*TASK BRIEF:*
Copy out the records precisely, omitting pictures.

*EXERCISE INPUTS:*
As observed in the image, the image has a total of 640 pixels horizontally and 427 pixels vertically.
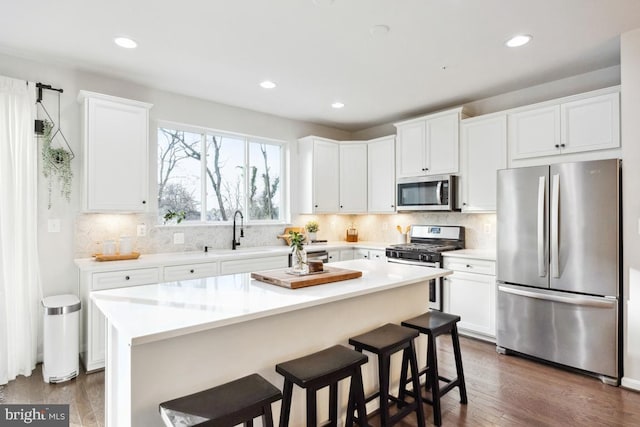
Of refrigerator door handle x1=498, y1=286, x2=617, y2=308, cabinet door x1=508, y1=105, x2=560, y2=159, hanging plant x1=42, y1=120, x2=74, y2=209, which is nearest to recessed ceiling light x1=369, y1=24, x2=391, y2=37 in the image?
cabinet door x1=508, y1=105, x2=560, y2=159

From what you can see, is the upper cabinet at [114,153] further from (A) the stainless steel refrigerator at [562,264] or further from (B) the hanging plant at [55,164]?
(A) the stainless steel refrigerator at [562,264]

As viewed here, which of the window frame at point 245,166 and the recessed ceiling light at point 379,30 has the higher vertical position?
the recessed ceiling light at point 379,30

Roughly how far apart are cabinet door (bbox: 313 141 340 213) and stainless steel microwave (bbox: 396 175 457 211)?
947 millimetres

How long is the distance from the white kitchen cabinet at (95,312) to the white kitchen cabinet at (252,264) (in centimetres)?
91

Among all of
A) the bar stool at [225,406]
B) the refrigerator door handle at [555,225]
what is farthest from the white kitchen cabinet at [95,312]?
the refrigerator door handle at [555,225]

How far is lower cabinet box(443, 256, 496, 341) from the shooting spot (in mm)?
3637

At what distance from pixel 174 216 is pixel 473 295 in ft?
11.2

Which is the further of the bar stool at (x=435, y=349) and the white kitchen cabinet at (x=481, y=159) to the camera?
the white kitchen cabinet at (x=481, y=159)

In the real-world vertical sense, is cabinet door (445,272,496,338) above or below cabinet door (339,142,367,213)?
below

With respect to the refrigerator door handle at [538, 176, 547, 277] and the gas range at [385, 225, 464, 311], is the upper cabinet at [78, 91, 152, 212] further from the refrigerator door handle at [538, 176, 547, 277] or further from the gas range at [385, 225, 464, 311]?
the refrigerator door handle at [538, 176, 547, 277]

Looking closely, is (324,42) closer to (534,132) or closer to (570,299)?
(534,132)

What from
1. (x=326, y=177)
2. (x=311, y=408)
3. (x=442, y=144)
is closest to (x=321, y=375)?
(x=311, y=408)

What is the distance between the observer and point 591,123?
3145 millimetres

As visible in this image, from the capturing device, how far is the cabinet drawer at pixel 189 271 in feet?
11.0
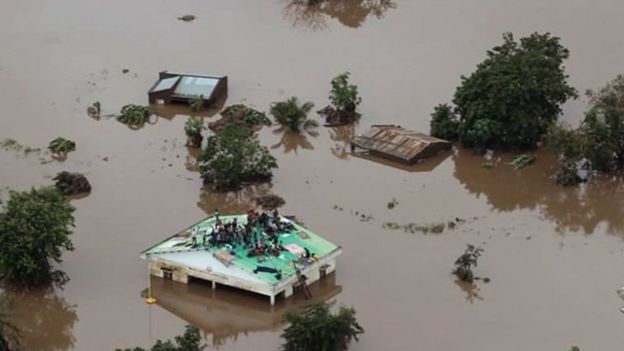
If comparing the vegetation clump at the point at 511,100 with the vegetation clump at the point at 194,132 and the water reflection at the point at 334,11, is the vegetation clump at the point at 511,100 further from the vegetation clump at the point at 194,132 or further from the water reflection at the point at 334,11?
the water reflection at the point at 334,11

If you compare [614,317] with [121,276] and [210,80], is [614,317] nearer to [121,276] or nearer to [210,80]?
[121,276]

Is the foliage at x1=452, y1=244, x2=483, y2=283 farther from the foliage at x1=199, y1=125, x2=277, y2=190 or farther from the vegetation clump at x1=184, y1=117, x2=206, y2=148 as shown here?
the vegetation clump at x1=184, y1=117, x2=206, y2=148

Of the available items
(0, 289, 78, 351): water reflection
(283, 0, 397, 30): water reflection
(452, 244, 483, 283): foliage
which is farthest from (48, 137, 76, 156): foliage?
(283, 0, 397, 30): water reflection

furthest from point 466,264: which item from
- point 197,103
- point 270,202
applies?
point 197,103

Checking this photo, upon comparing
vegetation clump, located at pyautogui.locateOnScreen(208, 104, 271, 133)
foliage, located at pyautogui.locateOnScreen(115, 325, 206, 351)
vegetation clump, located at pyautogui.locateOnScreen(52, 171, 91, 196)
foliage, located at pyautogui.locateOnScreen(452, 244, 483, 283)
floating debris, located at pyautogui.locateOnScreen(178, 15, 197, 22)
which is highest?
floating debris, located at pyautogui.locateOnScreen(178, 15, 197, 22)

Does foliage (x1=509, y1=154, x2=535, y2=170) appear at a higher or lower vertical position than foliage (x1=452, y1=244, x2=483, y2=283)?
higher
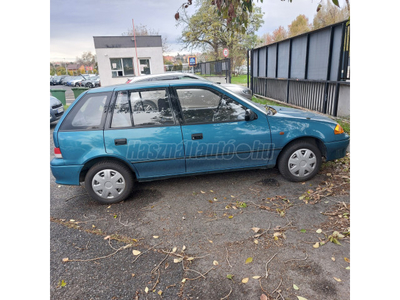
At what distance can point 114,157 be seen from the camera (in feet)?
12.7

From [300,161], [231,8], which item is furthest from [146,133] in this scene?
[300,161]

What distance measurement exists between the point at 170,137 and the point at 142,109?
594 millimetres

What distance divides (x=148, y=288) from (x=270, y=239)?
1.43 meters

*PROBLEM SOLUTION:*
As observed in the image, the image has a total of 640 pixels horizontally and 427 pixels vertically.
Of refrigerator door handle x1=498, y1=286, x2=617, y2=308, cabinet door x1=508, y1=105, x2=560, y2=159, hanging plant x1=42, y1=120, x2=74, y2=209, which is nearest to recessed ceiling light x1=369, y1=24, x2=391, y2=37 in the image?
cabinet door x1=508, y1=105, x2=560, y2=159

From what you can see, is the upper cabinet at [114,153] further from (A) the stainless steel refrigerator at [562,264] or further from (B) the hanging plant at [55,164]?
(A) the stainless steel refrigerator at [562,264]

As viewed here, which of the window frame at point 245,166 and the recessed ceiling light at point 379,30 has the higher vertical position?
the recessed ceiling light at point 379,30

Roughly how far apart are cabinet door (bbox: 313 141 340 213) and stainless steel microwave (bbox: 396 175 457 211)?
947 millimetres

How long is the distance from the white kitchen cabinet at (95,312) to the white kitchen cabinet at (252,264) (in centimetres)?
91

Among all of
A) the bar stool at [225,406]
B) the refrigerator door handle at [555,225]
what is farthest from the white kitchen cabinet at [95,312]?
the refrigerator door handle at [555,225]

How far is lower cabinet box(443, 256, 496, 341) from the shooting spot (in mm)?
3637

At what distance from pixel 174 216 is pixel 473 295 in ft?
11.2

Which is the further of the bar stool at (x=435, y=349) and the white kitchen cabinet at (x=481, y=159) to the camera?
the white kitchen cabinet at (x=481, y=159)

In the real-world vertical sense, is cabinet door (445,272,496,338) above or below cabinet door (339,142,367,213)?
below

With respect to the refrigerator door handle at [538, 176, 547, 277] and the gas range at [385, 225, 464, 311], is the upper cabinet at [78, 91, 152, 212] further from the refrigerator door handle at [538, 176, 547, 277] or further from the gas range at [385, 225, 464, 311]?
the refrigerator door handle at [538, 176, 547, 277]

Looking closely, is (324,42) closer to (534,132) or closer to (570,299)?
(534,132)

What from
1. (x=326, y=177)
2. (x=311, y=408)
3. (x=442, y=144)
is closest to (x=321, y=375)?
(x=311, y=408)

What is the distance between the observer and point 591,123?
3145 millimetres

As visible in this image, from the capturing device, how far is the cabinet drawer at pixel 189 271 in feet?
11.0
If comparing the vegetation clump at the point at 511,100 with the vegetation clump at the point at 194,132 and the water reflection at the point at 334,11, is the vegetation clump at the point at 511,100 further from the vegetation clump at the point at 194,132 or further from the water reflection at the point at 334,11?
the water reflection at the point at 334,11

If you compare [614,317] with [121,276] and [210,80], is [614,317] nearer to [121,276] or nearer to [210,80]?
[121,276]

Is the foliage at x1=452, y1=244, x2=483, y2=283 farther from the foliage at x1=199, y1=125, x2=277, y2=190 or farther from the vegetation clump at x1=184, y1=117, x2=206, y2=148 as shown here?
the vegetation clump at x1=184, y1=117, x2=206, y2=148

Of the available items
(0, 289, 78, 351): water reflection
(283, 0, 397, 30): water reflection
(452, 244, 483, 283): foliage
which is farthest from (48, 137, 76, 156): foliage?
(283, 0, 397, 30): water reflection

furthest from point 466,264: which item from
- point 197,103
- point 270,202
applies?
point 197,103

Checking this photo, upon comparing
vegetation clump, located at pyautogui.locateOnScreen(208, 104, 271, 133)
foliage, located at pyautogui.locateOnScreen(115, 325, 206, 351)
vegetation clump, located at pyautogui.locateOnScreen(52, 171, 91, 196)
foliage, located at pyautogui.locateOnScreen(452, 244, 483, 283)
floating debris, located at pyautogui.locateOnScreen(178, 15, 197, 22)
which is highest?
floating debris, located at pyautogui.locateOnScreen(178, 15, 197, 22)

Does foliage (x1=509, y1=154, x2=535, y2=170) appear at a higher or lower vertical position than foliage (x1=452, y1=244, x2=483, y2=283)?
higher
At what distance can point 114,157 be seen from the camera (in feet)?
12.7

From [300,161], [231,8], which item is furthest from [146,133] in this scene?
[300,161]

What distance measurement exists between the point at 170,137 and the point at 142,109?
594 millimetres

What distance divides (x=148, y=288) from (x=270, y=239)?
1.43 meters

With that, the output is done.